2. M.R.I. (tanpa / dengan kontras) Angiografi  serebral  :  menunjukkan  kelainan  sirkulasi serebral,  seperti  pergeseran  jaringan  otak  akibatnya edema, pendarahan trauma.
3. BAER (Brain Auditory Evoked Respons): Menentukan fungsi korteks dan batang otak.
4. PET (Positron Emission Tomography): Menunjukkan perubahan aktivitas metabolisme pada otak
5. Fungsi lumbal; CSS : dapat menduga adanya kemungkinan pendarahan subaraknoid.
6. GDA (Gas Darah Arteri ) : dapat mengetahui adanyamasalah  ventilasi  atau  oksigenasi  yang  akan  dapat meningkatkan TIK.
7. Kimia/ elektrolit darah : mengetahui ketidakseimbanganyang  berperan  dalam  meningkatkan  TIK/  perubahan mental.


2.10 Prognosis
Cedera kepala sering mendapat perhatian besar, terutama pada pasien dengan cedera kepala berat.

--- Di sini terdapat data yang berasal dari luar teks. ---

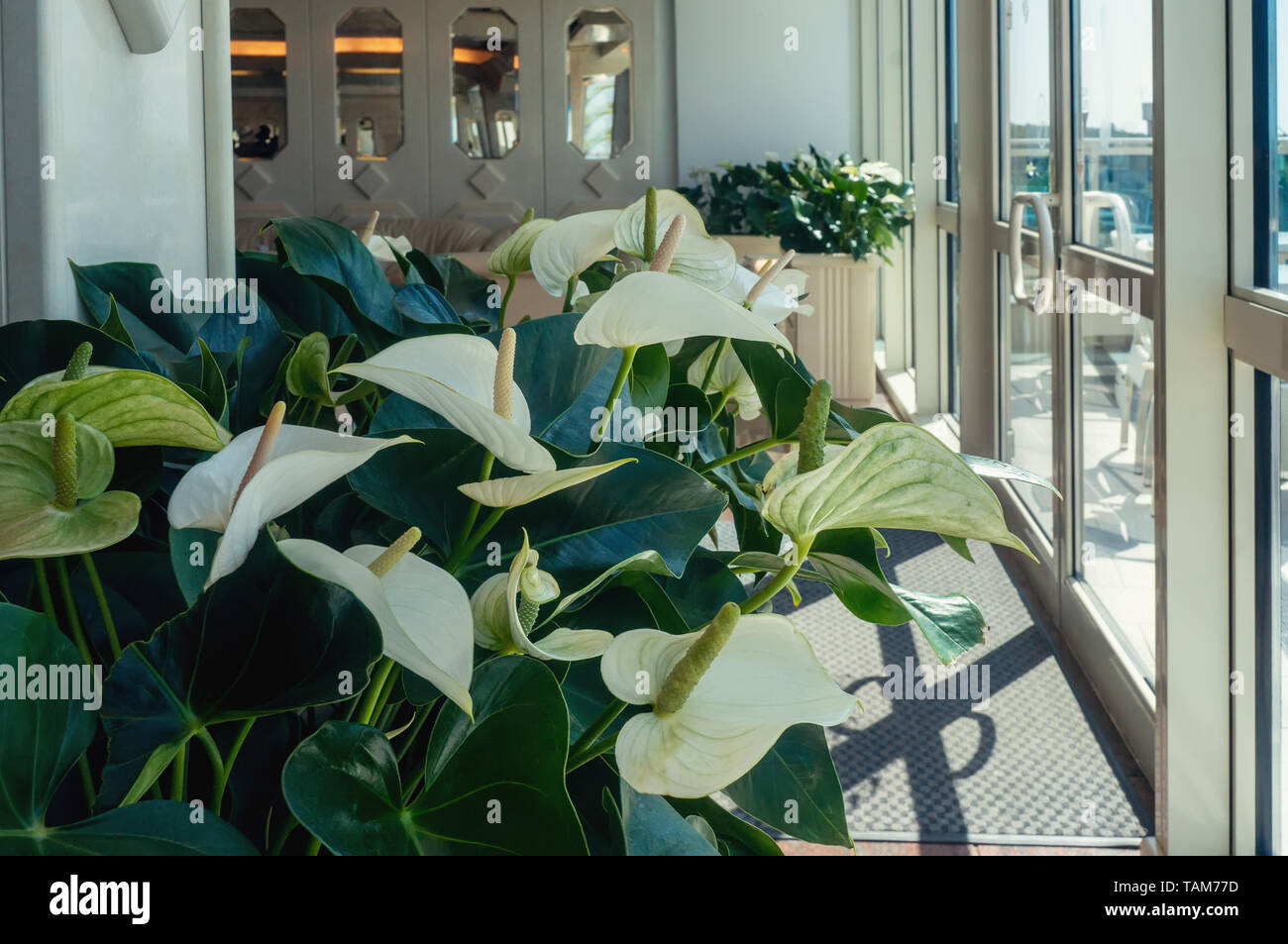 Close-up of Calla flowers against green leaves in the hall of the room. Design the room with the help of beautiful plants. Stock Photo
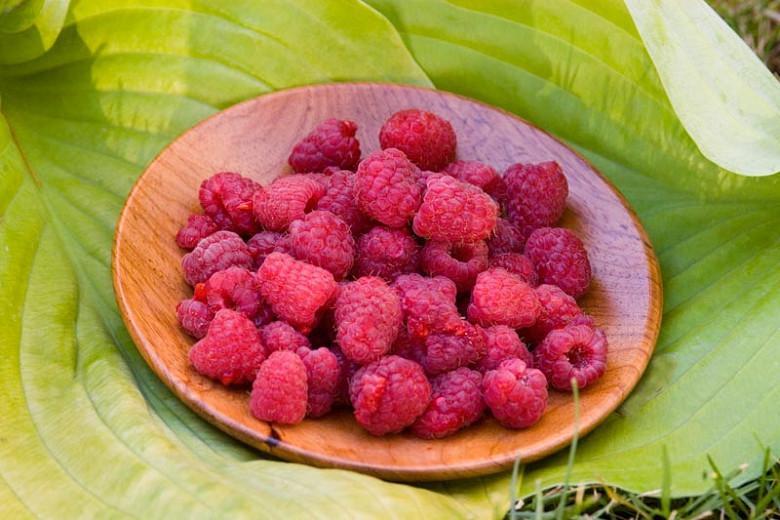 Rubus idaeus 'Heritage', Raspberry 'Heritage', Everbearing Raspberry, Raspberries, Red Berries, Fruiting Shrub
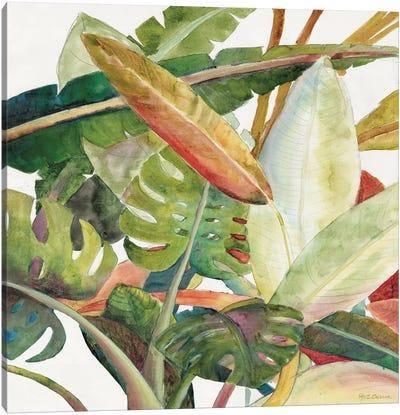 Tropical Lush Garden Square II Canvas Art Print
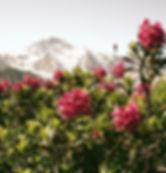 alpine_rosee_active_plant_source_0_edite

Skor GCS waktu masuk rumah sakit memiliki nilai prognostic yang besar: skor pasien 3-4 memiliki kemungkinan meninggal 85% atau tetap dalam kondisi vegetative, sedangkan pada pasien dengan GCS 12 atau lebih kemungkinan meninggal atau vegetative hanya 5-10%.


PENUTUP


A.   Kesimpulan

                Trauma kepala terdiri dari trauma kulit kepala, tulang yperem dan otak. Klasifikasi cedera kepala meliputi trauma kepala tertutup dan trauma kepala terbuka yang diakibatkan oleh mekanisme cedera yaitu cedera percepatan (aselerasi) dan cedera perlambatan (deselerasi).

                Cedera kepala primer pada trauma kepala menyebabkan edema serebral, laserasi atau hemorragi. Sedangkan cedera kepala sekunder pada trauma kepala menyebabkan berkurangnya kemampuan autoregulasi pang pada akhirnya menyebabkan terjadinya yperemia (peningkatan volume darah dan PTIK). Selain itu juga dapat menyebabkan terjadinya cedera fokal serta cedera otak menyebar yang berkaitan dengan kerusakan otak menyeluruh.Komplikasi dari trauma kepala adalah hemorragi, infeksi, odema dan herniasi. Penatalaksanaan pada pasien dengan trauma kepala adalah dilakukan observasi dalam 24 jam, tirah baring, jika pasien muntah harus dipuasakan terlebih dahulu dan kolaborasi untuk pemberian program terapi serta tindakan pembedahan.

B.   Saran
Diharapkan dengan adanya makalah tentang konsep dasar penyakit cedera kepala ini mahasiswa jadi lebih mengerti dan dapat bermanfaat nantinya.